Know The Status of Cervical, Thoracic, and Lumbar Spine Stability on All Postoperative and Trauma Patients
Rachel Bluebond-Langner MD
When a patient returns from the operating room following spinal surgery it is important to establish with the surgical team the stability of the spine as well as the integrity of the dura. This information is critical should the patient need to be reintubated, vomit, or elevate the head of bed. There would be no greater catastrophe than for a caregiver to cause a spinal cord injury by incorrectly manipulating a patient who has an unstable spine, particularly the cervical spine (Fig. 183.1).

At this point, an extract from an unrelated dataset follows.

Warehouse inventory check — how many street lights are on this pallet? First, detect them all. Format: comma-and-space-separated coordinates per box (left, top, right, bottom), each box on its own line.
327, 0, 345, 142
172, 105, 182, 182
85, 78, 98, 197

In the patient with an unstable cervical spine requiring reintubation there are three options: direct laryngoscopy with in-line immobilization; fiberoptic intubation; or an emergent surgical airway. Direct laryngoscopy with in-line stabilization (avoiding traction on the spine) is unquestionably challenging for the uninitiated but should be attempted first. Fiberoptic intubation provides a more optimal view of the airway but requires that the equipment be readily available and that the patient is relatively stable and noncombative. Emergency surgical airway should be reserved for circumstances in which oral intubation has failed. It should be stressed that a patient does not need to be intubated to be ventilated. If the bedside provider has knowledge of an unstable cervical spine and can adequately oxygenate a patient with a bag valve mask, it may be prudent to do so while obtaining the services of an experienced airway professional that may be more adept at the procedures listed earlier.